• Petunjuk Latihan:
a. Menurut teks tentang pembinaan akhlak anak, pada hari keberapa setelah kelahiran anak dilakukan aqieqah dan menggunting rambut?
b. Salin ulang bagian teks tentang pembinaan akhlak anak, mulai dari kata-kata "2) Fase dalam" dan berhenti setelah "شَهِدْناَ. . .". Ganti "kandungan ibu" dengan "rahim ibu".

• Dokumen:
++++++

2) Fase dalam kandungan ibu.
Pembinaan akhlakul karimah sebenarnya telah diawali
sejak anak tersebut dalam kandungan ibu, sebagaimana termaktub dalam ayat 172
surat al A’raf, yang berbunyi :
وَ إِذْْ أَ خَذَ رَ بّثكَ مِنْ بَنى آدَمَ مِنْ ظُهُوْرِ هِمْ ذُرِّ
يَّتَهُمْ وَاَشْهَدَهُمْ عَلىَ اَنْفُسِهِمْ ؛ أَلَسْتُ بِرَبِّكُمْ قاَلوْا بَلىَ
شَهِدْناَ. . .
Terjemahnya :
Dan (ingatlah) ketika Tuhanmu
mengeluarkan keturunan anak-anak Adam dari sulbi mereka dan Allah mengambil
kesaksian terhadap jiwa mereka (seraya berfirman): “Bukankah Aku ini Tuhanmu
?”. Mereka menjawab : Betul (Engkau Tuhan kami), kami menjadi saksi
Ayat tersebut menunjukkan bahwa dalam kandungan ibu,
telah terjadi pembinaan mental, dalam hal ini pertumbuhan naluri yang kelak
dibawa ketika lahir menuju pertumbuhan seluruh perwatakannya dengan bantuan
faktor lingkungan. Oleh karena itu, Casimir mengemukakan bahwa anak dalam
kandungan dapat dididik mentalnya yaitu dengan “memberi suasana keagamaan dalam
bentuk membaca ayat-ayat suci al quran”
3) Fase
dalam umur 0 - 6 tahun, adalah masa pendidikan secara dressur atau pembiasaan
terhadap hal-hal yang baik, justeru itu untuk menjaga kesucian jasmani dan
rohani anak, maka ia diaqieqahkan, digunting rambutnya serta diberi nama,
sebagaimana yang dimaksud oleh hadits yang diriwayatkan Imam Ahmad dari
Samurah, yang berbunyi :
كُلُّ غُلاَمٍ مُرْ تَهِنٌ بِعَقِيْقَتِهِ تُذْبَحُ عَنْهُ يَوْمَ ساَبِعِهِ وَ يُخْلَقُ وَ يُسَمَّى
Artinya : Setiap anak
tergadai dengan aqieqahnya yang disembelih baginya pada hari ke tujuh dan
digunting rambutnya dan diberi nama.
Aqieqah dan menggunting rambut
pada hari ketujuh dari hari kelahiran anak, merupakan upaya membersihkan mereka
dari segala kotoran yang melekat pada jasmaninya, sehingga setelah diaqieqah
dan digunting rambutnya, maka anak tersebut dikatakan bersih dan suci lahir dan
bathin.

++++++

[Catatan pertanyaan spasial]
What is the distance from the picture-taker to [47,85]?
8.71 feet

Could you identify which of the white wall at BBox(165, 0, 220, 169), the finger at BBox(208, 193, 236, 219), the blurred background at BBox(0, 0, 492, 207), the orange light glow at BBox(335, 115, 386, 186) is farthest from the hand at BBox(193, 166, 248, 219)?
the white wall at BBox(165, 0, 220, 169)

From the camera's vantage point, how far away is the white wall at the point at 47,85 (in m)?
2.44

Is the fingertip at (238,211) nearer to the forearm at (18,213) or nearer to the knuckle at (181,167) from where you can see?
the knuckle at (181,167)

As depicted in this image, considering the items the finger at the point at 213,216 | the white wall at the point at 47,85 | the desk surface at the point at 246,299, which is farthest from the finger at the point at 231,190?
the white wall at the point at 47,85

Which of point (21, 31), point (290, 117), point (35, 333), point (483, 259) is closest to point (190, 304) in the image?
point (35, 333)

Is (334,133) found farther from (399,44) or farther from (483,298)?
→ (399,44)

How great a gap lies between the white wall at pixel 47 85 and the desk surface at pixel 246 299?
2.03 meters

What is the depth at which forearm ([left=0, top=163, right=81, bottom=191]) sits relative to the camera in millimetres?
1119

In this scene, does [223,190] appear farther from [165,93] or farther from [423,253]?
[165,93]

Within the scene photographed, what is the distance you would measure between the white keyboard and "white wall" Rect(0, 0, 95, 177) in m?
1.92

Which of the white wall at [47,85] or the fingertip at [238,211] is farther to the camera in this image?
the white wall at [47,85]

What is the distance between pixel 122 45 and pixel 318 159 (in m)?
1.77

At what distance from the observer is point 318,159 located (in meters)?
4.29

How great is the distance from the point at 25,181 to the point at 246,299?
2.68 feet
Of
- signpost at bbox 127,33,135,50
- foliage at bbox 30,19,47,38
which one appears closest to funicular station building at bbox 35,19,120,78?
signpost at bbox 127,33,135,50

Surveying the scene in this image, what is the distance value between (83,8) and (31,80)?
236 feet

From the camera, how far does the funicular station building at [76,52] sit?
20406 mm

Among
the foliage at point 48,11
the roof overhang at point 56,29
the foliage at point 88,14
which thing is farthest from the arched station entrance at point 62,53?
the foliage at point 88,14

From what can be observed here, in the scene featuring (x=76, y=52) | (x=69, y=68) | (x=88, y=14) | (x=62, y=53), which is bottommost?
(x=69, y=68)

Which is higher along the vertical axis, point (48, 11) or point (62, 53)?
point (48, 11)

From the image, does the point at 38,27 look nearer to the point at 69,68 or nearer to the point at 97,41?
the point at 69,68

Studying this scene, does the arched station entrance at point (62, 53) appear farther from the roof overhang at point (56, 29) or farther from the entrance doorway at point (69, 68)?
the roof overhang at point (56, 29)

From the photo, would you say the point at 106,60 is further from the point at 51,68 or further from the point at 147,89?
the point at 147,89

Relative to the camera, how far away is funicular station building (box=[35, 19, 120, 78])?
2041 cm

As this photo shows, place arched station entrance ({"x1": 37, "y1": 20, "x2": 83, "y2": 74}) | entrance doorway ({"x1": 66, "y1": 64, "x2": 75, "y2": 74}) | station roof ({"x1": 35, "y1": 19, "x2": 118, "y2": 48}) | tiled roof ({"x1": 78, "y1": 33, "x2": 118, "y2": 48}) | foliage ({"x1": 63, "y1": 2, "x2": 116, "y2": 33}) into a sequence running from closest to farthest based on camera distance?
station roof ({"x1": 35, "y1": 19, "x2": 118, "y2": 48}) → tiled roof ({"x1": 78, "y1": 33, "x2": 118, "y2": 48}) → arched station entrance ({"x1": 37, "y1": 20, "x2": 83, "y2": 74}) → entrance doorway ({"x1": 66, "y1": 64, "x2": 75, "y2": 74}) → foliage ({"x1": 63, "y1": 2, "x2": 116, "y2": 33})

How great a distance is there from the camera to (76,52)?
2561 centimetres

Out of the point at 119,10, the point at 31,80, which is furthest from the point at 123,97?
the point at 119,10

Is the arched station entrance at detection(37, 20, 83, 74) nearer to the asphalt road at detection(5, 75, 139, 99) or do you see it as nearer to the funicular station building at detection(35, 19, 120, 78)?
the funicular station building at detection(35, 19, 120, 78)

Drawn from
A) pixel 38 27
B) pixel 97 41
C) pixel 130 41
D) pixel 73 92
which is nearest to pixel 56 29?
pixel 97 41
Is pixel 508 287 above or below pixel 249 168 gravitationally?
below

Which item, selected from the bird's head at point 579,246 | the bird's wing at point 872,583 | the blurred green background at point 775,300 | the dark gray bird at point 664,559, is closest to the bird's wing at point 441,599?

++++++

• Jawaban yang Diharapkan:
a. Pada hari ketujuh dari hari kelahiran anak.

b.
2) Fase dalam rahim ibu.
Pembinaan akhlakul karimah sebenarnya telah diawali
sejak anak tersebut dalam rahim ibu, sebagaimana termaktub dalam ayat 172
surat al A’raf, yang berbunyi :
وَ إِذْْ أَ خَذَ رَ بّثكَ مِنْ بَنى آدَمَ مِنْ ظُهُوْرِ هِمْ ذُرِّ
يَّتَهُمْ وَاَشْهَدَهُمْ عَلىَ اَنْفُسِهِمْ ؛ أَلَسْتُ بِرَبِّكُمْ قاَلوْا بَلىَ
شَهِدْناَ. . .